Once upon a time there was a small kingdom far far away. The kingdom was ruled by merciless Queen Sylabub, the Dark Queen.  She was a queen who looked into her mirror and saw what she wanted to see and heard what she wanted to hear, and that was, indeed what the mirror spoke to her: “You are the fairest of all, the wisest of all, the best of all queens, good Queen Sylabub.”

Whatever action she performed was right by virtue of her having performed it. By divine right, she ruled the kingdom with an iron fist. Her royal blacksmiths had fashioned an indomitable iron fist she could pound with on the table, or someone’s head, as she saw fit.
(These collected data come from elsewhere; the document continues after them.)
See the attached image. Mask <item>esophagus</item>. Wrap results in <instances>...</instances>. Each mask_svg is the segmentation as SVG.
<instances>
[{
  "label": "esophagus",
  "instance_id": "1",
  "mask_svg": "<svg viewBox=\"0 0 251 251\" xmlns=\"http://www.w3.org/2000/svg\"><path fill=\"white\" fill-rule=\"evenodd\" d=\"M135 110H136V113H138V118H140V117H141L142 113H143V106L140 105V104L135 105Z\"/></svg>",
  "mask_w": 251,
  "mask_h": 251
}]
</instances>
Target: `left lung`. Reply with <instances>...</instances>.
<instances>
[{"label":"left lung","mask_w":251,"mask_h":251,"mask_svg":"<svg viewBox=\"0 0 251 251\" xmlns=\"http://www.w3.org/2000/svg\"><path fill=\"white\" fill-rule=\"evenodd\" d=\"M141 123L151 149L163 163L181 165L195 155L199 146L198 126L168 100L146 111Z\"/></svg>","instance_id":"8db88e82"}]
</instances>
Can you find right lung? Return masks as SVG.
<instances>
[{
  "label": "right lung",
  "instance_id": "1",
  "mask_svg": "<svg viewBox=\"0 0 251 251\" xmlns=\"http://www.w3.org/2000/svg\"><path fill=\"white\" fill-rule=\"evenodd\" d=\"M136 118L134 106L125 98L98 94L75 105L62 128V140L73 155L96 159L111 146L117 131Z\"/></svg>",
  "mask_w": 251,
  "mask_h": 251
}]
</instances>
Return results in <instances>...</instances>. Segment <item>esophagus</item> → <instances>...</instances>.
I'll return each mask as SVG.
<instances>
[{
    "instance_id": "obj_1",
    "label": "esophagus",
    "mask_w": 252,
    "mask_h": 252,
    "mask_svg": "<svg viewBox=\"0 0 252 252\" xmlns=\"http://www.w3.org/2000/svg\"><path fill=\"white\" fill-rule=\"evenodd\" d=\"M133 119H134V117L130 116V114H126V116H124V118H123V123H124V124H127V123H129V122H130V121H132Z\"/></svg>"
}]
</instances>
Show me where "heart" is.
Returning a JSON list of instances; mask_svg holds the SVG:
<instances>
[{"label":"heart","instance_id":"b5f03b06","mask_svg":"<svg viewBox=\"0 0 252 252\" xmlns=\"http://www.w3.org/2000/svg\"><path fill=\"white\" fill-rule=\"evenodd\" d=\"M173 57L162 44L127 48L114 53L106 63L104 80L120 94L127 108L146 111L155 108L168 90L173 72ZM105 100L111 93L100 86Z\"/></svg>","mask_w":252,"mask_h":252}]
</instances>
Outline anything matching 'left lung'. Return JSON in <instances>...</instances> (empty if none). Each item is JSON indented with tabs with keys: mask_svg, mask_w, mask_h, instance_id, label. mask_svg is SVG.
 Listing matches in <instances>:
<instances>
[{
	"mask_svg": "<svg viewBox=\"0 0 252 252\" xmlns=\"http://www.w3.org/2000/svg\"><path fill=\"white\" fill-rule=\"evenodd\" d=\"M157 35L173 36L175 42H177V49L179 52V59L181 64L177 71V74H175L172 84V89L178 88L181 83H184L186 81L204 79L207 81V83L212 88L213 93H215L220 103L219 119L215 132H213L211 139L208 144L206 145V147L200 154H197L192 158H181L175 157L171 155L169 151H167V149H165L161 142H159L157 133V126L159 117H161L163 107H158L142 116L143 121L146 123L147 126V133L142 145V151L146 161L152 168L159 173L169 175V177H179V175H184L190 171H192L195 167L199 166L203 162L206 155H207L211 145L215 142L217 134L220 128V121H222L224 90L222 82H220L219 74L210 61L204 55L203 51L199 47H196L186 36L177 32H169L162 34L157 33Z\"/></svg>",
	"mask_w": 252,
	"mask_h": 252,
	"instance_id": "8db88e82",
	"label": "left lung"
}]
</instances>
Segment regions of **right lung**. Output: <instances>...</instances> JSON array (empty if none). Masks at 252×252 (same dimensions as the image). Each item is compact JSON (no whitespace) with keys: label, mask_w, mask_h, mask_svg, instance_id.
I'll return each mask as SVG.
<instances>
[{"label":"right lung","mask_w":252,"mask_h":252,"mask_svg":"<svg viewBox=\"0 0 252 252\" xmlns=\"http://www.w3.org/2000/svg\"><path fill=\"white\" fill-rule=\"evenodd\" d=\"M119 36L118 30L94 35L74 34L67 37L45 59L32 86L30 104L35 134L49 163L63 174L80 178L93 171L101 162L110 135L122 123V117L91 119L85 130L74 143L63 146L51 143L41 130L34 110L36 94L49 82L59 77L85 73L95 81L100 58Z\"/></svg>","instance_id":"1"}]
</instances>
Queen Sylabub was compassionlessness incarnate.  Her word was law. She was not a wicked stepmother. She was a wicked mother. She was a mother who treated her sons as royal princes and her own daughters as stepdaughters the way stepdaughters are treated in all the fairy tales since the beginning of time.

For all appearances, Queen Sylabub saw herself as a delight and always always right. There was a song sung out of the hearing of the Queen that is still remembered:

Queen Sylabub sees herself as a delight.
She has great might.
She has no foresight,
Nor has she insight
Nor has she hindsight,
For Queen Sylabub sees herself
As always always right.
For Queen Sylabub sees herself
As always always right.

Where was the King when his wife, Queen Sylabub, treated his daughters mercilessly? He was like all the other fairy tale Kings off somewhere hunting or some such and left his daughters at the mercy of the merciless Dark Queen. He too recognized that the Queen’s word was law and knew naught else to do but follow the Queen’s wishes. And so he blinded himself and did not hear the song sung about him in secret:

Old Blinded King the Gone,
Queen Obeyer of all the throng,
Abdicated His throne
With abandon
And sacrificed his second daughter,
Sacrificed his second daughter to ruin.
Heigh ho, he sacrificed his second daughter to ruin.

The first child, a daughter, being a first child, was somewhat favored until a son was born and took the favor away. Yet, before that, the Dark Queen had means of tormenting the first daughter and the second daughter, for the first son was not born until after the birth of the second daughter, Princess Bonita, the Unfortunate. The first princess was named Princess Betina, the Favored, yet even Princess Betina was not spared the will of her mother, the Dark Queen.

When Princess Betina, the first princess, was barely a year old, and she would cry, as even royal princesses do, the Dark Queen took Princess Betina over her knee and spanked her hard for the very reason that the child dared to cry in the Dark Queen’s presence. This was no way for a Queen’s daughter to behave, as if she were a mere commoner.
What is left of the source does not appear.